L’assassinat de Boris Nemtsov en plein cœur de Moscou, le 27 février dernier, participe d’un climat de terreur, qui traverse la Russie, et dont Vladimir Poutine est le premier responsable.
Bien sûr, personne ne saura jamais qui a réellement commandité ce meurtre dont les circonstances restent floues. On me permettra simplement de douter de la bonne foi de l’administration poutinienne dans l’élucidation de cette affaire qui rappelle celle d’Anna Politkovskaïa, cette journaliste tuée par balles en 2006 alors qu’elle enquêtait sur la guerre de Tchétchénie. La similitude entre ces deux assassinats est d’autant plus troublante qu’il semblerait que Boris Nemtsov, homme politique libéral et démocrate, qui était devenu au fil des ans l’un des opposants les plus déterminés à Vladimir Poutine, s’apprêtait à faire des révélations sur l’implication de la Russie dans le conflit ukrainien.
Quoiqu’il en soit, la question n’est pas de savoir si les ordres venaient ou non du Kremlin. Ce meurtre s’inscrit dans un climat de haine contre tous ceux que le pouvoir russe érige en « traitres ». À travers une propagande bien maitrisée et une justice politique dont tous ses opposants politiques font les frais, comme Alexeï Navalny, assigné à résidence depuis le début de l’année, Vladimir Poutine est l’artisan de cette radicalisation de la société russe, qui se cherche des ennemis à l’intérieur comme à l’extérieur.
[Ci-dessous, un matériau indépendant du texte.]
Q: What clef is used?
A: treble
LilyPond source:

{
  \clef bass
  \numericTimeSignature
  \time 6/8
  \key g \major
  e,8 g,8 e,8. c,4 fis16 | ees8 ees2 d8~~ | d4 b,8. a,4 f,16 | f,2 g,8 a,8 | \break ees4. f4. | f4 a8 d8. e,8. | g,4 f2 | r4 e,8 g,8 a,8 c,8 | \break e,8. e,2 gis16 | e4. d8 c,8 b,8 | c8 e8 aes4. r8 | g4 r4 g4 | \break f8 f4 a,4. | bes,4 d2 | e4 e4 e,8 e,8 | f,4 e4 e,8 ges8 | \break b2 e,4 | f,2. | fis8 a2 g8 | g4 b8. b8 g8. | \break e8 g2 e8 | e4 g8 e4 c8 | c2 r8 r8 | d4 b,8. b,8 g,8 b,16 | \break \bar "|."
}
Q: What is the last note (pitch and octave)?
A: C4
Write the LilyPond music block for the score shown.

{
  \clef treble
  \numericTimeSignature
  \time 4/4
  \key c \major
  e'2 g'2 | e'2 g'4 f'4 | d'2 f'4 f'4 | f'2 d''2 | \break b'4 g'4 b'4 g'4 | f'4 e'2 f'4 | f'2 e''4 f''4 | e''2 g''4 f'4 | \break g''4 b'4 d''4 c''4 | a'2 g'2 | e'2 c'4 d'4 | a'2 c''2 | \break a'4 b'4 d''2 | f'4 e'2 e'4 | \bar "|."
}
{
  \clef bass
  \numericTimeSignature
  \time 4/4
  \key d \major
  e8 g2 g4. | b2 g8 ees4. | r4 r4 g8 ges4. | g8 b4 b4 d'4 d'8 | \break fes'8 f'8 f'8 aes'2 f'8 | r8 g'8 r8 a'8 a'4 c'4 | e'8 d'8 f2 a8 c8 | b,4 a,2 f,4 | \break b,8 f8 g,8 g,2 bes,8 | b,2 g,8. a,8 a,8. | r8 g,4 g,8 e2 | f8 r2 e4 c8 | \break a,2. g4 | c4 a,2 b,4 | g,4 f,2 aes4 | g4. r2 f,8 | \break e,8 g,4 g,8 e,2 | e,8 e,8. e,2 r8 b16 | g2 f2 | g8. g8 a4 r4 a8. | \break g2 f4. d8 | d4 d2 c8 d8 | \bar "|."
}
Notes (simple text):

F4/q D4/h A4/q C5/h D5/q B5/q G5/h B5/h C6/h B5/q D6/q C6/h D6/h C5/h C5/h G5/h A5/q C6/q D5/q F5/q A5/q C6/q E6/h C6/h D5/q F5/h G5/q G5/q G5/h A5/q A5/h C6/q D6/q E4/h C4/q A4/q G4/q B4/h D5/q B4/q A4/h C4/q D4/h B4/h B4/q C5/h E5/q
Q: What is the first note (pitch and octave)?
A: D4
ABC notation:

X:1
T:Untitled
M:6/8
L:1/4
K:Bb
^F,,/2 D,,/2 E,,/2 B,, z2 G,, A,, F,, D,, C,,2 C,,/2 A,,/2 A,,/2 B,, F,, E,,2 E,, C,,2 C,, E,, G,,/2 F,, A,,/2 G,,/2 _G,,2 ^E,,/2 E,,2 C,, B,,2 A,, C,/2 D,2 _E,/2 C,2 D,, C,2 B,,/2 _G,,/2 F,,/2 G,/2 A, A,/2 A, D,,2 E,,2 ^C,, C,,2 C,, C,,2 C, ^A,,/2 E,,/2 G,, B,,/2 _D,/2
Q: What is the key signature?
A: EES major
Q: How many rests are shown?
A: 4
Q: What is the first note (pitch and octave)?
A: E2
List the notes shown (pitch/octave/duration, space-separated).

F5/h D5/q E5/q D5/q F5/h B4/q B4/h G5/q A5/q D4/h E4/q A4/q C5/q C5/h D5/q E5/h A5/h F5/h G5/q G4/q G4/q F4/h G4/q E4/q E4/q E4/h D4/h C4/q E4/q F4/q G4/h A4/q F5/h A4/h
En faisant ainsi monter les rancœurs nationalistes et les sentiments anti-occidentaux (contre tout ce qui se rapproche de la démocratie libérale occidentale), Vladimir Poutine joue avec le feu car il risque d’être dépassé par les mouvements ultranationalistes qui lui reprochent déjà de ne pas aller plus loin dans l’annexion de la partie russophone de l’Ukraine. Il connait ce risque mais n’a pas d’autre choix que de le prendre pour faire oublier les échecs de sa politique économique basée sur l’exploitation d’une rente, qui s’est effondrée en même temps que le cours du baril de pétrole.
Heureusement, le peuple russe montre aussi des signes de résistance aux manœuvres poutiniennes. Lucides sur la situation économique de leur pays (la récession pourrait atteindre -4% de PIB en 2015), dont ils ressentent les effets dans leur vie quotidienne, les Russes n’ignorent pas non plus le contrôle exercé par le pouvoir en place sur les médias. Les manifestations qui ont suivi l’assassinat de Boris Nemtsov témoignent d’une aspiration grandissante à vivre en sécurité dans un État de droit, démocratique et respectueux du pluralisme. C’est un signe encourageant pour l’avenir de la Russie qui n’est pas condamnée à vivre dans un régime autoritaire et arbitraire, ce soi-disant « modèle russe » vanté par Vladimir Poutine. La démocratie, contrairement à ce qu’il pense, n’est pas une « décadence ».
Dans ce contexte, l’Europe et la France doivent faire preuve de fermeté vis-à-vis du régime poutinien tout en gardant en tête que le peuple russe participe d’une grande Nation avec laquelle les relations amicales restent toujours nécessaires.